Say that you get injured at work, perhaps by slipping and falling when you’re on a ladder. Falls are one of the most common reasons for workplace injuries in most industries – and especially in construction, where they are one of the “Fatal Four.” Falls don’t necessarily even have to be from a ladder to cause serious harm. You could be at risk of spinal cord injuries, traumatic brain injuries and much more.
In any case, after your injury, you inform your boss that you’re going to need to file for workers’ compensation benefits. You needed to go to the hospital after the fall and you now owe tens of thousands of dollars in medical bills. You’re also going to be out of work for some time and you need compensation for the wages that you’re going to miss.
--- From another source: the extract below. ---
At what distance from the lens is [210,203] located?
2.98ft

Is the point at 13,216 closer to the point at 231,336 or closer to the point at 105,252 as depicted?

But then your boss tells you that it was your fault because you slipped and fell. They claim they don’t have to cover you through workers’ comp if you’re the one who is at fault for the injury. Is this true?
Why is your boss telling you this?
First of all, no, this is not true. Workers’ comp does not address fault the same way that other personal injury lawsuits do. It is a no-fault system. Workers who are covered are supposed to be given that compensation regardless of whose fault their injuries were, if those injuries happened on the job. The benefit that employers get is that the employees that are not going to be starting lawsuits to sue the company.
So the thing you want to ask yourself is why your boss would tell you that you can’t file. It could be that they simply don’t understand the system and they believe that you can’t. They may come around if you tell them how it actually works. But it could also be more problematic, such as in a situation where your boss neglected to get workers’ comp insurance and so they’re trying to manipulate you.
Either way, you can see why it’s so important to understand all of your actual legal options as you move forward.